Maersk is also using blockchain to help decide how its ships will be insured if they are sailing through war zones. It has teamed up with the consultancy Ernst & Young, insurers XL Catlin and MS Amlin and the insurance broker Willis Towers Watson to create a system that Maersk hopes will lead to more efficient insurance policies that are more tailored to what it needs.

This  is just one of dozens of blockchain initiatives going right now in the insurance industry. The major insurance companies, including Axa, Allianz and AIG, are experimenting on how best to use blockchain. For example, one possible use of blockchain would be to store details of the possessions that policy holders want to insure.
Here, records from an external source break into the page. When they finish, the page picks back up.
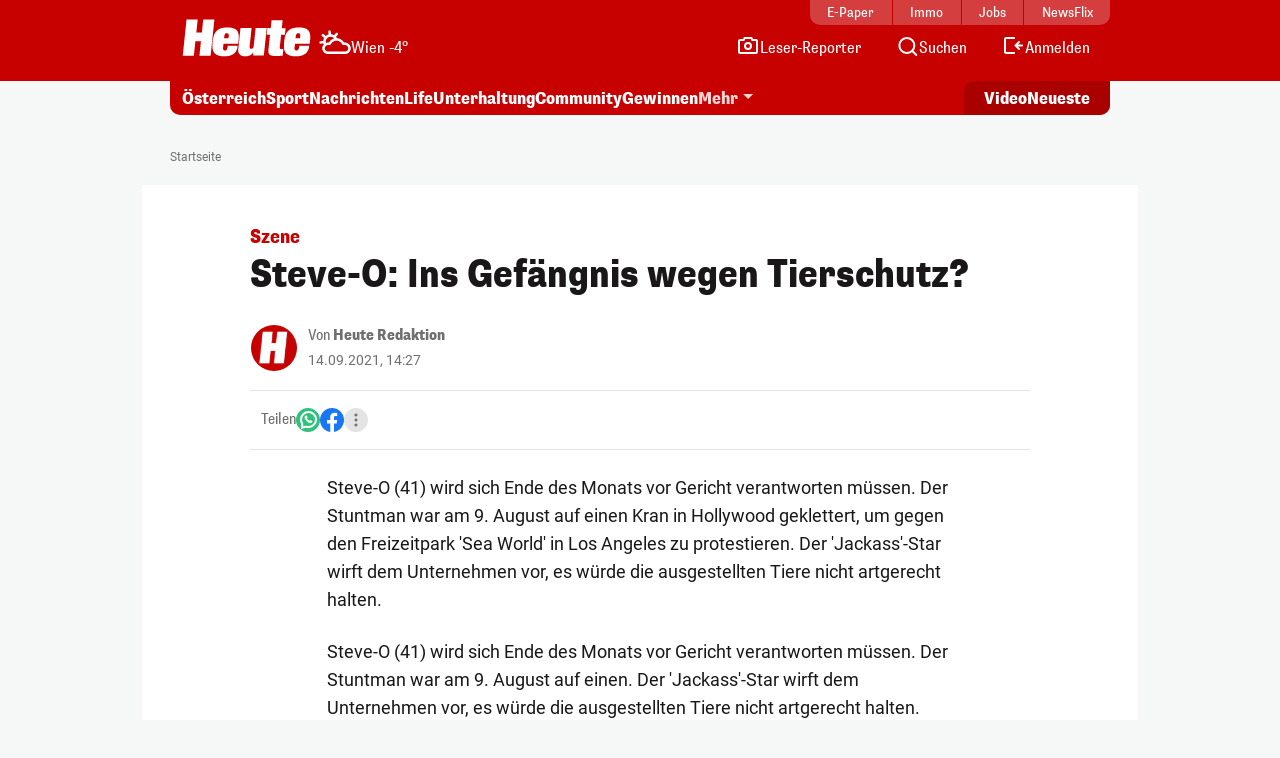

--- FILE ---
content_type: image/svg+xml
request_url: https://www.heute.at/img/weather-icons-white/Icon-Wetter-2.svg
body_size: 874
content:
<svg width="32" height="32" viewBox="0 0 32 32" fill="none" xmlns="http://www.w3.org/2000/svg">
<path fill-rule="evenodd" clip-rule="evenodd" d="M10.4573 3.37968C11.1447 3.31598 11.7536 3.82159 11.8173 4.509L12.0754 7.29301C12.6216 7.33726 13.1653 7.44366 13.6958 7.6131C14.1847 7.76926 14.6516 7.97555 15.0904 8.22658L16.8765 6.07556C17.3175 5.54444 18.1056 5.4714 18.6367 5.91243C19.1678 6.35345 19.2409 7.14153 18.7999 7.67265L17.0137 9.82368C17.3573 10.2278 17.658 10.6714 17.9084 11.1483C20.9854 11.2893 23.6554 13.0157 24.9866 15.5328C25.2137 15.5082 25.4443 15.4956 25.6775 15.4956C28.963 15.4956 31.75 18.028 31.75 21.3002C31.75 24.4066 29.2335 26.8502 26.1704 27.086C26.1385 27.0884 26.1065 27.0897 26.0745 27.0897H8.92558C8.89357 27.0897 8.86157 27.0884 8.82965 27.086C5.7666 26.8502 3.25004 24.4066 3.25004 21.3002C3.25004 19.7762 3.85464 18.4126 4.8326 17.3906C4.6965 17.0751 4.58363 16.7518 4.4942 16.4231L1.71004 16.6812C1.02263 16.7449 0.413728 16.2393 0.350021 15.5519C0.286314 14.8644 0.791925 14.2555 1.47934 14.1918L4.26347 13.9338C4.30772 13.3876 4.41412 12.8439 4.58356 12.3134C4.73972 11.8245 4.946 11.3575 5.19702 10.9188L3.0459 9.13262C2.51478 8.6916 2.44175 7.90352 2.88277 7.3724C3.32379 6.84128 4.11187 6.76824 4.64299 7.20927L6.7941 8.99548C7.21164 8.64052 7.6713 8.33134 8.1662 8.07605C8.62229 7.84079 9.09834 7.65646 9.58603 7.52375L9.32801 4.7397C9.2643 4.05229 9.76991 3.44339 10.4573 3.37968ZM15.1268 11.464C14.5542 10.7824 13.7965 10.2697 12.9351 9.99457C11.735 9.61125 10.4319 9.72036 9.31227 10.2979C8.19267 10.8754 7.34834 11.874 6.96502 13.0741C6.66403 14.0164 6.66667 15.0223 6.9613 15.953C7.69177 15.6577 8.49124 15.4956 9.32263 15.4956C9.55581 15.4956 9.78637 15.5082 10.0135 15.5328C11.0513 13.5704 12.903 12.0886 15.1268 11.464ZM12.1741 16.7974C13.1015 14.9542 15.1185 13.6389 17.5 13.6389C19.8816 13.6389 21.8986 14.9542 22.826 16.7974C23.2889 17.7173 24.2951 18.1367 25.1985 18.0249C25.3547 18.0056 25.5145 17.9956 25.6775 17.9956C27.7188 17.9956 29.25 19.5415 29.25 21.3002C29.25 22.9591 27.8926 24.4245 26.0232 24.5897H8.97691C7.10752 24.4245 5.75004 22.9591 5.75004 21.3002C5.75004 19.5415 7.28127 17.9956 9.32263 17.9956C9.48559 17.9956 9.64543 18.0056 9.80157 18.0249C10.705 18.1367 11.7112 17.7173 12.1741 16.7974Z" fill="white"/>
</svg>
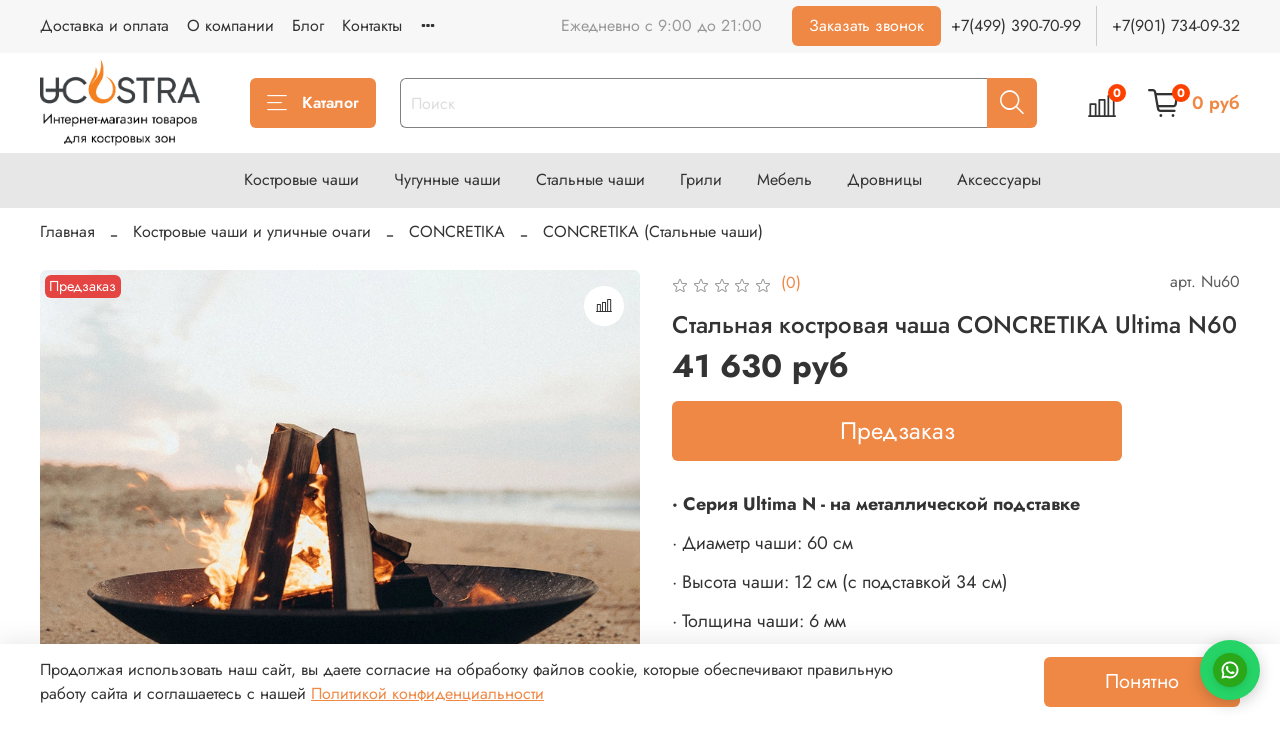

--- FILE ---
content_type: application/javascript; charset=utf-8
request_url: https://cunerkloshanan.beget.app/bitrix24/modules/u-costra/custom-crm.js
body_size: 738
content:
window.onload = function () {
    // Получаем UTM
    let utm_list = ['utm_source', 'utm_campaign', 'utm_medium', 'utm_term', 'utm_content'];
    utm_list.forEach(
      function (value, key) {
        if (GET(value) !== '') {
          document.cookie = value + '=' + GET(value);
        }
      }
    );

    let originalOpen = XMLHttpRequest.prototype.open;

    XMLHttpRequest.prototype.open = function(method, url) {
      originalOpen.apply(this, arguments);
      if (url === '/client_account/feedback.json') {
        let xhr = new XMLHttpRequest();
        xhr.open('POST', 'https://cunerkloshanan.beget.app/bitrix24/modules/u-costra/index.php', true);
        let formData = new FormData($('.callback__form')[0]);
        formData.append('utm_source', localStorage.utm_source);
        formData.append('utm_campaign', localStorage.utm_campaign);
        formData.append('utm_medium', localStorage.utm_medium);
        formData.append('utm_term', localStorage.utm_term);
        formData.append('utm_content', localStorage.utm_content);
        xhr.send(formData);
      }
    };

    console.log('ready');

};

// Получение GET параметров
function GET(name) {
  var name = name.replace(/[\[]/, "\\[").replace(/[\]]/, "\\]");
  var regex = new RegExp("[\\?&]" + name + "=([^&#]*)");
  var results = regex.exec(location.search);
  return results === null ? "" : decodeURIComponent(results[1].replace(/\+/g, " "));
} 

function getCookie(name) {
  const value = `; ${document.cookie}`;
  const parts = value.split(`; ${name}=`);
  if (parts.length === 2) return parts.pop().split(';').shift();
}

function getUTMs() { 
    var utm = {
        utm_source: getCookie('utm_source'), 
        utm_medium: getCookie('utm_medium'), 
        utm_term: getCookie('utm_term'), 
        utm_campaign: getCookie('utm_campaign'), 
        utm_content: getCookie('utm_content'), 
    };
    return utm;
}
The main benefit of blockchain adoption here would be to increase the efficiency of the insurance firms, making them more cost-efficient. That efficiency could take several forms. First, all parties to an insurance contract — from the insurer to the broker and the policyholder — will be able to see all of the documents in the same place, with changes being verified by all parties. That can save a lot of the time-consuming data re-entry that goes on across the insurance industry, and cut down on the risk of mistakes or misunderstandings in a contract. Blockchain could speed up the claims process too, especially if it is a straightforward claim.

Insurance is normally an industry very slow to change. But blockchain could be a real game changer for this staid industry.
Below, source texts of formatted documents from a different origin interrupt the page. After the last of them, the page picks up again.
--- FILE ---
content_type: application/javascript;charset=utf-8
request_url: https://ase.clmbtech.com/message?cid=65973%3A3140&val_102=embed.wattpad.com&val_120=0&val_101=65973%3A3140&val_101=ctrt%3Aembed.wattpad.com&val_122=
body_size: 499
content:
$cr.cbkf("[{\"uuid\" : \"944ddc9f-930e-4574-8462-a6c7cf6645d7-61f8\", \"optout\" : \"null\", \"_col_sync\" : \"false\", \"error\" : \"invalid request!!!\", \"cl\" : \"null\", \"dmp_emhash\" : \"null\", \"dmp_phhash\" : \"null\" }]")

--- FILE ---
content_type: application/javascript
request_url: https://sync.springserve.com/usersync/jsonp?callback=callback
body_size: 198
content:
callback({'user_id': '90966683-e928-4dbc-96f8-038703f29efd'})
Diamonds, Jewelry and Blockchain

This next industry that is adopting blockchain may be a surprise to you – it is the diamond industry. It is desperately in need of this, with such a murky supply chain that may include fakes, synthetic diamonds and so-called conflict diamonds getting into the mix.
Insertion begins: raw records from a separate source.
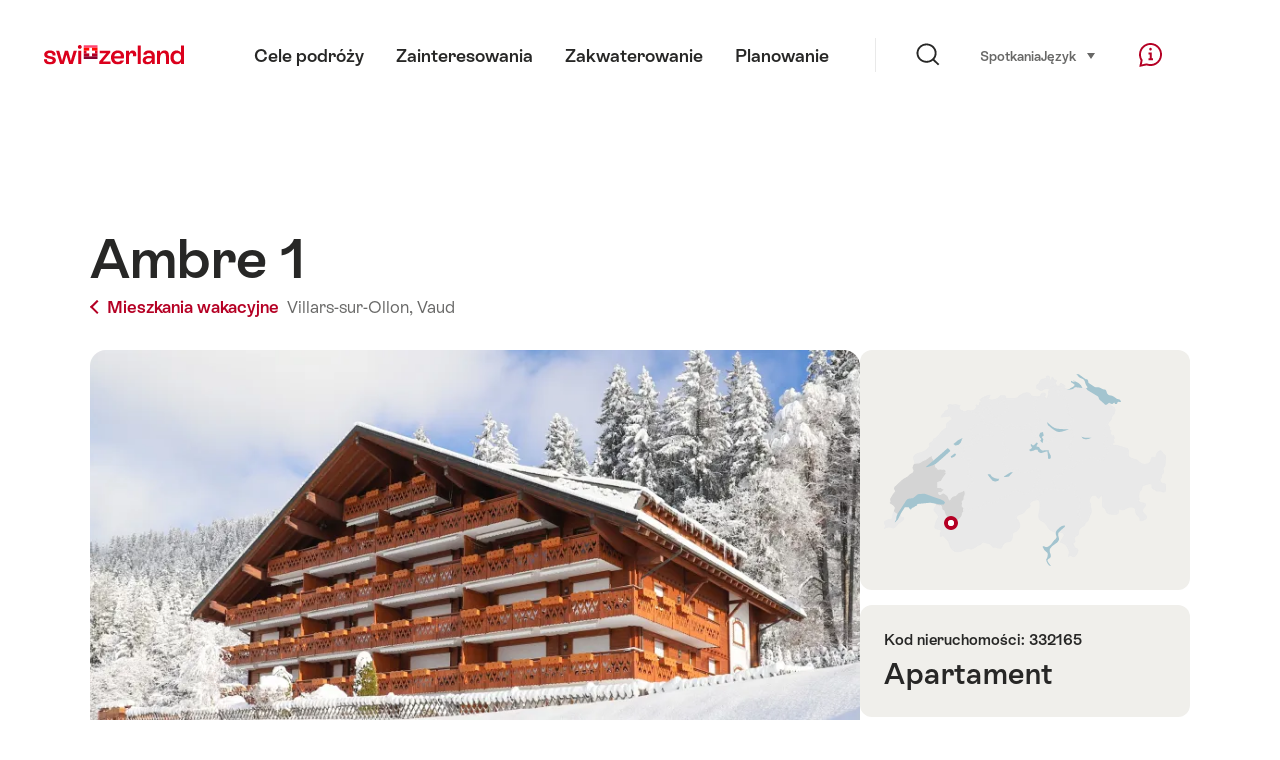

--- FILE ---
content_type: text/html; charset=utf-8
request_url: https://www.google.com/recaptcha/api2/aframe
body_size: 267
content:
<!DOCTYPE HTML><html><head><meta http-equiv="content-type" content="text/html; charset=UTF-8"></head><body><script nonce="yoWMm8VgBqBsrSp8ZGunFA">/** Anti-fraud and anti-abuse applications only. See google.com/recaptcha */ try{var clients={'sodar':'https://pagead2.googlesyndication.com/pagead/sodar?'};window.addEventListener("message",function(a){try{if(a.source===window.parent){var b=JSON.parse(a.data);var c=clients[b['id']];if(c){var d=document.createElement('img');d.src=c+b['params']+'&rc='+(localStorage.getItem("rc::a")?sessionStorage.getItem("rc::b"):"");window.document.body.appendChild(d);sessionStorage.setItem("rc::e",parseInt(sessionStorage.getItem("rc::e")||0)+1);localStorage.setItem("rc::h",'1768412418937');}}}catch(b){}});window.parent.postMessage("_grecaptcha_ready", "*");}catch(b){}</script></body></html>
The diamond mining giant De Beers said in May that it had successfully tracked its first diamonds all the way from its mines to jewelry retailers using its Tracr blockchain technology that it plans to roll out to the whole diamond industry later this year.

Tracr gives each diamond a unique ID that stores stones characteristics such as weight, color and clarity. To support the process, the system will also be using stone photos and planned outcome images. Its blockchain technology allows De Beers to show transactions to all participants, while keeping their identities and the values hidden. It is meant to give buyers confidence that the diamonds they are genuine and don’t come from conflict zones.

IBM (NYSE: IBM) is working on something similar (called TrustChain) for jewelry in general, following the supply chain from the mines to the jewelry store and that is based on its proprietary blockchain technology.

Supply chain verification for the jewelry industry is becoming increasingly essential because consumers are demanding transparency in the jewelry they buy. They want to be sure the diamond or precious metal in the jewelry was not mined by exploited labor and in a sustainable way. Research has found consumers are willing to pay more for such proof.

The goal is that, by next year, consumers will be able to pull a smartphone, scan a QR code on the diamond and see a visual of the entire supply chain right on their smartphone.

Blockchain Investment

I hope this look at some of the rapidly uses for blockchain brings home the point that it is a technology worth investing into. The only problem is that the highest-quality efforts in blockchain are just small parts of very large companies. Although IBM is probably the best play if you’re looking for an individual stock to invest into.

If you’re looking for a broader approach, there are a number of blockchain-centered ETFs to choose from. The best of these is the Reality Shares Nasdaq NexGen Economy ETF (Nasdaq: BLCN), which is down 7% year-to-date.  Among its top 10 holdings are: IBM and Intel as well as Square, Microsoft and  AMD.